> TEXT:

One can argue that the gains in income may
not necessarily offset the strains and difficulties that come
with working. Some academics have concluded that while mothers
who work have higher incomes, they also have higher expenses
than non-working mothers. Thus, they may not be better off
than their non-working counterparts. However, welfare recipients
typically also receive monies from other sources such as families
or partners to whom they may not have been married. When they
go to work they usually get more from these sources than they
did while on welfare, so again they are usually better off
than they were on welfare.
Clearly there is progression of earnings
over time, provided a mother keeps working steadily. These
gains are lost, however, if mothers drop in and out of work,
as many do. Welfare recipients who work continuously usually
get out of poverty within a few years.
Do the children of welfare recipients do
better in future if their mothers work? Evaluations suggest
that some young children do better in school if their mothers
have to work, while some adolescents are more likely to get
in trouble after school if their parents are working and unavailable
to supervise them. But all these effects are small. In the
longer term, we can only presume that it is good for the children
to see their mothers get off welfare and start to work. Furthermore,
the children may receive more stimulation in childcare than
they would if they had stayed at home with a mother who does
not work. As a consequence of having been in a stimulating
environment, children of recipients may perform better in
schools.

> TO BE DONE:
[1] From the passage on welfare and working mothers, copy out word for word the part that opens with the words containing "One can argue" and closes with "were on welfare.".
[2] Sum up the passage on welfare and working mothers in two sentences.
[3] Go on with the passage on welfare and working mothers from the point where it stops.

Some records
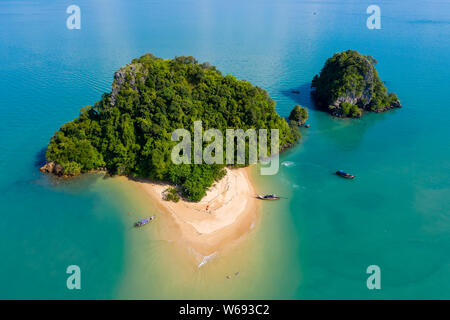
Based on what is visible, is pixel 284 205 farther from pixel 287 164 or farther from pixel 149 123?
pixel 149 123

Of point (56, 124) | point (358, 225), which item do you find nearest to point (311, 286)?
point (358, 225)

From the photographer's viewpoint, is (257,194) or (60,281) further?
(257,194)

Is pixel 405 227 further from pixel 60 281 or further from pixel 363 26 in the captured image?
pixel 363 26

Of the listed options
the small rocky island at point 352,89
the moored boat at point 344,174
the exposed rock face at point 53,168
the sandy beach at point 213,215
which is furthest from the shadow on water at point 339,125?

> ANSWERS FOR THE EXERCISE:
[1]
One can argue that the gains in income may
not necessarily offset the strains and difficulties that come
with working. Some academics have concluded that while mothers
who work have higher incomes, they also have higher expenses
than non-working mothers. Thus, they may not be better off
than their non-working counterparts. However, welfare recipients
typically also receive monies from other sources such as families
or partners to whom they may not have been married. When they
go to work they usually get more from these sources than they
did while on welfare, so again they are usually better off
than they were on welfare.

[2] Mothers who move from welfare to work are usually better off, partly because they tend to get more money from families or partners. Those who work steadily see their earnings rise and usually escape poverty within a few years, while the effects on their children are small, though time in stimulating childcare may help them do better in school.

[3]
In the US, former welfare recipients are
usually better off because they have additional rewards such
as childcare support and the Earned Income Tax Credit (EITC),1
a wage subsidy for low-paid workers much like what Singapore
is instituting. This subsidy on earnings is different from
traditional welfare since it is conditioned on work. While
EITC does not spur people to work, as welfare work requirements
do, it does make them better off if they work.
However, welfare recipients have not utilised
this benefit to the fullest. Currently, they can receive this
benefit for any amount of work they engage in. Many work in
dribs and drabs and so do not use the credit as much as they
could. One reason for that is that EITC subsidises even very
short working hours. It sets no minimum of hours before you
get the subsidy. Some welfare reform experiments require clients
to work 30 hours a week to get subsidised. This is to ensure
that they get the maximum benefit.
Enforcing a threshold also has another good
effect: it offsets the possible income effect that may be
produced by receiving the subsidy. That is, the subsidy might
permit people to cover their financial needs by working fewer
hours than before, which is undesirable. Some policymakers
are hesitant about increasing the EITC, as has been proposed,
because this income effect might reduce rather than increase
working hours among the poor. Instituting a 20- or 30-hour
threshold for EITC would be one way to forestall this.
Many welfare reform programmes in
the US have been carried out with the assistance of non-profit
organisations and private agencies. Do you think this is a
good strategy for success?
Initially I was hostile to sub-contracting of welfare reform
programmes to non-profit bodies and profit-making companies.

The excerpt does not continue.